** Problem **
Your whole reply should be the lines from the one that contains "scientific name: Bos taurus" through the last line of the listing, copied exactly.

[Records shown Boundary: Start]

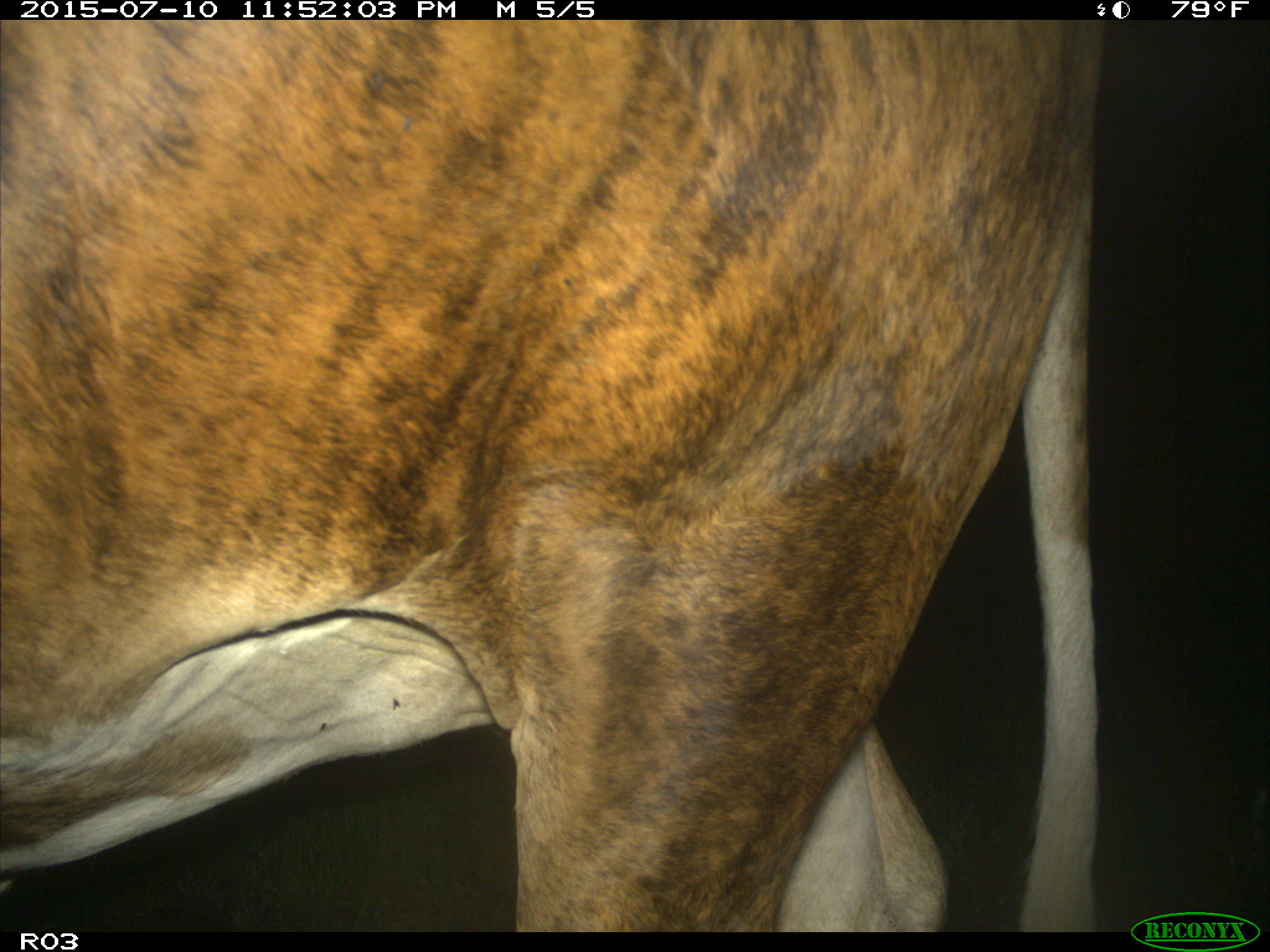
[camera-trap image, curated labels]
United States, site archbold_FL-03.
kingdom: Animalia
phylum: Chordata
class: Mammalia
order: Artiodactyla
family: Bovidae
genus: Bos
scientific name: Bos taurus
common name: domestic cow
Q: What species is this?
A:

[Records shown Boundary: End]

** Response below **
scientific name: Bos taurus
common name: domestic cow
Q: What species is this?
A:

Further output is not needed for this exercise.